I recommend against using these notes. Not because they’re KJV only, but because they’re filled with logical fallacies and you will lose credibility if you build your arguments this way. These notes do not keep Scripture in its proper context. They insert the KJV or the King’s English into the verse just because they want to. This is no different from the practices of Seventh Day Adventist, Jehovah’s Witnesses, or Mormons.

Please don’t misunderstand… this isn’t an anti-KJV-O post. Be KJV-O if you want, just don’t use arguments like these to support your beliefs. These arguments will make you lose credibility. My suggestion is to test every argument against logical fallacies. If it stands the test then it’s a good argument. These don’t stand the test. These notes are great for showing you how not to build an argument.

Like all study Bibles with commentary, I recommend that you do your own research. This edition does not include a bibliography or any references to support its claims to help you with further study.
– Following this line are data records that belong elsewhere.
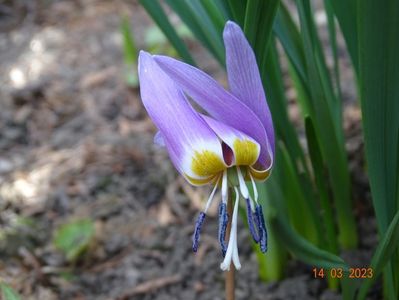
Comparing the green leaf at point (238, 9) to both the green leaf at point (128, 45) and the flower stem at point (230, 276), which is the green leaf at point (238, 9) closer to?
the flower stem at point (230, 276)

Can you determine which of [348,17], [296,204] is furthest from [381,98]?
[296,204]

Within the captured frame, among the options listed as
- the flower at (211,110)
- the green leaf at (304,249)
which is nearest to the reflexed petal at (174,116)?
the flower at (211,110)

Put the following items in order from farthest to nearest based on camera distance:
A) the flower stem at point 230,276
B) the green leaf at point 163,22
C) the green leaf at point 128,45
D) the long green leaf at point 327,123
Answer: the green leaf at point 128,45 → the green leaf at point 163,22 → the long green leaf at point 327,123 → the flower stem at point 230,276

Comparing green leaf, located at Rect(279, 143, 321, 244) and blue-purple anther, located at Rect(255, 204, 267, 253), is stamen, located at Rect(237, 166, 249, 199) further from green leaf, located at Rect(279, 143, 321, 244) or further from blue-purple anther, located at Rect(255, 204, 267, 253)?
green leaf, located at Rect(279, 143, 321, 244)

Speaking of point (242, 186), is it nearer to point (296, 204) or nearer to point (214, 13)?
point (214, 13)

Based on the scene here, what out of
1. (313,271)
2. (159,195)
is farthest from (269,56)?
Answer: (159,195)

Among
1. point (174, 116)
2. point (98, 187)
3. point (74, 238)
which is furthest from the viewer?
point (98, 187)

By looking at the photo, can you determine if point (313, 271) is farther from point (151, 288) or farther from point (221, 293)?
point (151, 288)
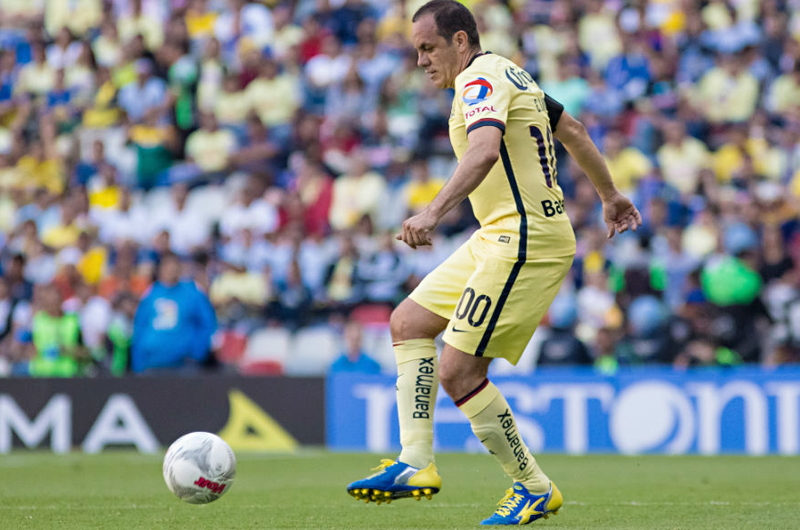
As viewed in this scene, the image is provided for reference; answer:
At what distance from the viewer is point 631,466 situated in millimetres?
10516

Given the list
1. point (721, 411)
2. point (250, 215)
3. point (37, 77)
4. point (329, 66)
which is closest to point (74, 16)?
point (37, 77)

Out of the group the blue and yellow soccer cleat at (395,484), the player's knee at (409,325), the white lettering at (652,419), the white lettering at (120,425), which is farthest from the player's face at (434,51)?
the white lettering at (120,425)

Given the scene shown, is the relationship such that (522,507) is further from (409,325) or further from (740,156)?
(740,156)

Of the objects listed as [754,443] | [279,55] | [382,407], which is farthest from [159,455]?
[279,55]

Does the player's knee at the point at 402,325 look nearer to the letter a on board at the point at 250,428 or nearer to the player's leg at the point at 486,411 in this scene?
the player's leg at the point at 486,411

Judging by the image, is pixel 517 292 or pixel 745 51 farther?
pixel 745 51

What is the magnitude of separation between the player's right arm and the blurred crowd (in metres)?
6.66

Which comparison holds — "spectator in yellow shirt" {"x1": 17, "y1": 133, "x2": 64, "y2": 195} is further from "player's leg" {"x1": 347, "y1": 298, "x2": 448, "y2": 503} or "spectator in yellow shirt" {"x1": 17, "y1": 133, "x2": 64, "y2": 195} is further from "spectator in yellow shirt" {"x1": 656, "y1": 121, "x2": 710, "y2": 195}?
"player's leg" {"x1": 347, "y1": 298, "x2": 448, "y2": 503}

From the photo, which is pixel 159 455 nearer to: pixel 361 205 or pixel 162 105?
pixel 361 205

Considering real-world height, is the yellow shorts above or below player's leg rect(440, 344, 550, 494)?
above

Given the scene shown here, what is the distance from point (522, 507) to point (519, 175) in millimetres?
1568

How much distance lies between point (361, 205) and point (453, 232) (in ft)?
4.52

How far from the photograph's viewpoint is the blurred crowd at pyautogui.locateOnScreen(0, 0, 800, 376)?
1347 centimetres

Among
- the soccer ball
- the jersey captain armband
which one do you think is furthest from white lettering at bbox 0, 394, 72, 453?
the jersey captain armband
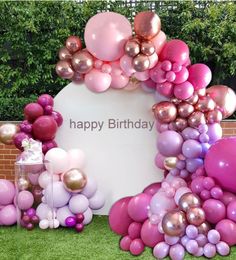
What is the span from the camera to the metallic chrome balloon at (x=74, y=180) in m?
3.39

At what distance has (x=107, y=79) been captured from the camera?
3490 millimetres

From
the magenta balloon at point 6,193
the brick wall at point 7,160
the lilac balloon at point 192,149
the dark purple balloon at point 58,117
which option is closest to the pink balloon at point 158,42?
the lilac balloon at point 192,149

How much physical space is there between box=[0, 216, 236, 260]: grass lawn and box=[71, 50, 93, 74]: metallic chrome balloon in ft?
4.27

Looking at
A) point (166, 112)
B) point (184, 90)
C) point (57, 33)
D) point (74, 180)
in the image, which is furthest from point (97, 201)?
point (57, 33)

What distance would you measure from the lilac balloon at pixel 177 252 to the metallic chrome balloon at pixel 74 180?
96 cm

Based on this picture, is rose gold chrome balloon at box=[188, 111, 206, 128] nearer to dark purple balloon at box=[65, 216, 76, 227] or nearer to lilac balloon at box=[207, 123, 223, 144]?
lilac balloon at box=[207, 123, 223, 144]

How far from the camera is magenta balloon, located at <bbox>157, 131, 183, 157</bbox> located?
3.23m

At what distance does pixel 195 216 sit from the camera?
108 inches

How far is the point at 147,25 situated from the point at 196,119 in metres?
0.80

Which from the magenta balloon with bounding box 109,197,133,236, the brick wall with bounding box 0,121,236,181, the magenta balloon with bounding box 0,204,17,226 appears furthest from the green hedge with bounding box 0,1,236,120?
the magenta balloon with bounding box 109,197,133,236

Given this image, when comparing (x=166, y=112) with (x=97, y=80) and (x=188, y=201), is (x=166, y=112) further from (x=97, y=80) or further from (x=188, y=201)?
(x=188, y=201)

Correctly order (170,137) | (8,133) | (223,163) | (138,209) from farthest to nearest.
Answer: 1. (8,133)
2. (170,137)
3. (138,209)
4. (223,163)

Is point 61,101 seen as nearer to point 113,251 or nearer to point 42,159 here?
point 42,159

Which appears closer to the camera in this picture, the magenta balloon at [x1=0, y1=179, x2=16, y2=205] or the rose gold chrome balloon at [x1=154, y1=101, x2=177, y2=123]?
the rose gold chrome balloon at [x1=154, y1=101, x2=177, y2=123]
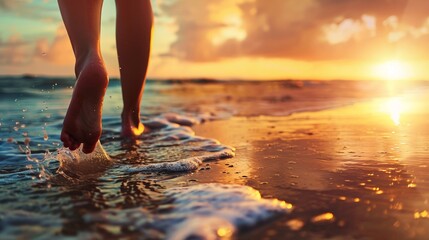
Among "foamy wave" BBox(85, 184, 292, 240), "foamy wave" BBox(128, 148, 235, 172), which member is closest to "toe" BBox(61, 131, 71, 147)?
"foamy wave" BBox(128, 148, 235, 172)

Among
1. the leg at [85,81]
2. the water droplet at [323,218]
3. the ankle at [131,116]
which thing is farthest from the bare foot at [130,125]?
the water droplet at [323,218]

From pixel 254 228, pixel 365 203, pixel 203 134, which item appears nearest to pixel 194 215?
pixel 254 228

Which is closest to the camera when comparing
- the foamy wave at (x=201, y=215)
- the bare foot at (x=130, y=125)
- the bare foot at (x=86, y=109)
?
the foamy wave at (x=201, y=215)

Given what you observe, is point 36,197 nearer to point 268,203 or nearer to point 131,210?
point 131,210

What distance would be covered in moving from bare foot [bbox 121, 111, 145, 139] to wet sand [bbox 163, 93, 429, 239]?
43cm

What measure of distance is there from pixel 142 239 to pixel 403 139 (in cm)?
193

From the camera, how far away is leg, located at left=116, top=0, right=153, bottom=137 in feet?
8.82

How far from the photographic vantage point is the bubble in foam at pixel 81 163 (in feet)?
6.09

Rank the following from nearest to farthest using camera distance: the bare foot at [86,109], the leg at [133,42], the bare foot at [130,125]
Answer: the bare foot at [86,109] < the leg at [133,42] < the bare foot at [130,125]

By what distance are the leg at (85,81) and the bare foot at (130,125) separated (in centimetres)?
95

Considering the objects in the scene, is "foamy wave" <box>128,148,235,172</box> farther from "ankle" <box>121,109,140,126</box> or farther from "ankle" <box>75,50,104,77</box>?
"ankle" <box>121,109,140,126</box>

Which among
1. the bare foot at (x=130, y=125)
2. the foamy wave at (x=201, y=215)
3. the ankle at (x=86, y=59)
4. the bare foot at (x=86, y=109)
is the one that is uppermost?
the ankle at (x=86, y=59)

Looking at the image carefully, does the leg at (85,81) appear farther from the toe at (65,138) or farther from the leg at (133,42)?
the leg at (133,42)

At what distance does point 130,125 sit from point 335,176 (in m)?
1.57
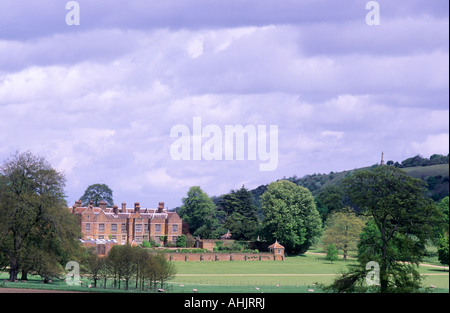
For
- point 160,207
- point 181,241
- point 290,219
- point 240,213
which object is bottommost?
point 181,241

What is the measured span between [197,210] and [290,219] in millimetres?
16796

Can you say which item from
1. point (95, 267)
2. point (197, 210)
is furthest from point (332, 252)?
point (95, 267)

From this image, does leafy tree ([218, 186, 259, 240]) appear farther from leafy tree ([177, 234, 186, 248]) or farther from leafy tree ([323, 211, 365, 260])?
leafy tree ([323, 211, 365, 260])

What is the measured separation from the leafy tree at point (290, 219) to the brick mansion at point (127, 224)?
13.7 metres

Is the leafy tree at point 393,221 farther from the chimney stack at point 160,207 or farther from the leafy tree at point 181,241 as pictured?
the chimney stack at point 160,207

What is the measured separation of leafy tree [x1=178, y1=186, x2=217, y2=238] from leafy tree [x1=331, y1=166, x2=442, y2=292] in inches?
2102

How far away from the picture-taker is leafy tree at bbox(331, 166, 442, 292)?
34.6 metres

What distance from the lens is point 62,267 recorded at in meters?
45.6

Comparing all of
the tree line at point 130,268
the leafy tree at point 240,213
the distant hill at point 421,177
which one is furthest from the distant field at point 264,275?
the distant hill at point 421,177

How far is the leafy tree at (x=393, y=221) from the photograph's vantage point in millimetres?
34562

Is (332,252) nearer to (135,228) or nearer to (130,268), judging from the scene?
(135,228)

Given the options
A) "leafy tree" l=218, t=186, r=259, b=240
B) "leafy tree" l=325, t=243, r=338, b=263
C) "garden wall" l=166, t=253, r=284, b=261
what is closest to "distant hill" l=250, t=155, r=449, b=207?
"leafy tree" l=218, t=186, r=259, b=240

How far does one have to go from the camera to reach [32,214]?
138ft
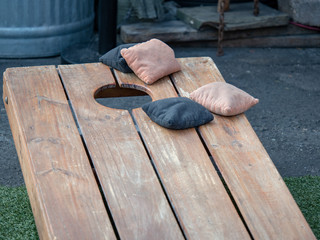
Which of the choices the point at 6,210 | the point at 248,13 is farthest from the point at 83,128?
the point at 248,13

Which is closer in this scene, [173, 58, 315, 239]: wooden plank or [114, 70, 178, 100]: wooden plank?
[173, 58, 315, 239]: wooden plank

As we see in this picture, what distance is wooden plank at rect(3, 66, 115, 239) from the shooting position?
165cm

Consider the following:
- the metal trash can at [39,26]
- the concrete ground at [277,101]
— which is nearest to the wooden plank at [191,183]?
the concrete ground at [277,101]

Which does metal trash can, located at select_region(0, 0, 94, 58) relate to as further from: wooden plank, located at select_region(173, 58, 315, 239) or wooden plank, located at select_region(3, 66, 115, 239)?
wooden plank, located at select_region(173, 58, 315, 239)

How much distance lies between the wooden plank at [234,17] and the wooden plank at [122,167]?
1946 millimetres

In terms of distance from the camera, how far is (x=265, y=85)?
3.73 metres

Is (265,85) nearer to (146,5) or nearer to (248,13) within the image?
(248,13)

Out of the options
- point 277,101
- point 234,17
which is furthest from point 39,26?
point 277,101

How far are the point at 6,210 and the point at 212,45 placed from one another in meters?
2.45

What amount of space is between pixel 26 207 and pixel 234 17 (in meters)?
2.47

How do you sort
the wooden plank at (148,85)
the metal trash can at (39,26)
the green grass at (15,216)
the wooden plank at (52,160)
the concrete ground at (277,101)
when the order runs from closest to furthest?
1. the wooden plank at (52,160)
2. the green grass at (15,216)
3. the wooden plank at (148,85)
4. the concrete ground at (277,101)
5. the metal trash can at (39,26)

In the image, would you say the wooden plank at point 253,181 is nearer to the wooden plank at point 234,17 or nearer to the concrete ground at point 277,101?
the concrete ground at point 277,101

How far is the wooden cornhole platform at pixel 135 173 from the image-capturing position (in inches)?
66.3

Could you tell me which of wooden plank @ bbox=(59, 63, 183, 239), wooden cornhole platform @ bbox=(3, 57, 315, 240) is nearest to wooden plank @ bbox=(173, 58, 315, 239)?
wooden cornhole platform @ bbox=(3, 57, 315, 240)
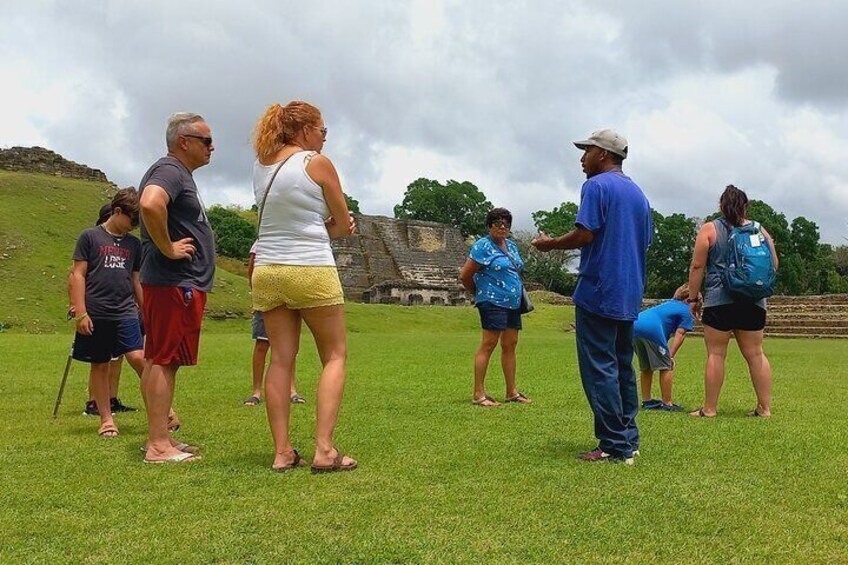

There are 12 full-color maps on thick glossy paper. They show the location of Eden and the Red Sea crossing as if they’ve been found. I would have marked them as ‘possible locations’. The maps include topography, distance cities, water, routes, and Scripture references.

Maps include:

  1. Eden, Abrahamic Land Grant
  2. Time of the Patriarchs
  3. The Route of the Exodus
  4. The Route of the Promised Land
  5. General Locations of the Tribes of Israel
  6. The Kingdom of David
  7. Time of Christ Jesus
  8. Paul’s First Missionary Journey
  9. Paul’s Second Missionary Journey
  10. Paul’s Third Missionary Journey
  11. Paul’s Extradition Trip to Rome
  12. Seven Churches of Asia


The construction and materials is identical to Bibles from LCBP. If you like marking in those Bibles then you’ll like marking in this one. The Translator’s to the Reader and the translator’s footnotes are not included.

If you’re looking for a wide margin Bible with references I would steer you toward the Cambridge Concord or the Brevier Clarendon. They have far better paper, darker print, translator’s footnotes, ruled notebook paper for your own notes, index to notes, and index to maps. The Concord includes the Translator’s to the Reader and a concordance. Both have the advantage of having smaller Bibles that match he wide margin edition so you can have a combo. Another option is the LCBP Note Takers if you want large print text-only edition.

The logical fallacies, poor scholarship, and leaping assumptions in the notes keep me from recommending this Bible. If you’re looking for quality arguments to support your KJV-O view, this Bible won’t help you. If you find it at a good deal and you like LCBP’s paper and covers, then I recommend buying it and adding your own notes.